Dear list,

It's never happened to me before in such a simple exercise but is not going 
away and I've checked my data are good. I want a simple lm model with one 
response and one predictor, where N is about 4,200 * data set not exactly 
small. Both x and y are nice, continuous variables having NA filtered out with 
a call to na.omit. So I did

mod = lm( y ~ x, data=x1)

Then the error,

Error in lm.fit(x, y, offset = offset, singular.ok = singular.ok, ...) : 
        NA/NaN/Inf in foreign function call (arg 4)

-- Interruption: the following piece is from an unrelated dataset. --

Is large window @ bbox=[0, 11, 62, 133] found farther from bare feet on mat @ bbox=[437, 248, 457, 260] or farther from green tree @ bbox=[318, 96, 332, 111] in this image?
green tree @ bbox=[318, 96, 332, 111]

I did a trace back and it turned out it's an error thrown by the Fortran 
subroutine that seems to be trying a QR decomposition,

traceback()
3: .Fortran("dqrls", qr = x, n = n, p = p, y = y, ny = ny, tol = 
as.double(tol), 
       coefficients = mat.or.vec(p, ny), residuals = y, effects = y, 
       rank = integer(1), pivot = 1:p, qraux = double(p), work = double(2 * 
           p), PACKAGE = "base")
2: lm.fit(x, y, offset = offset, singular.ok = singular.ok, ...)
1: lm(log.p.sales ~ log.mktcap, data = x1)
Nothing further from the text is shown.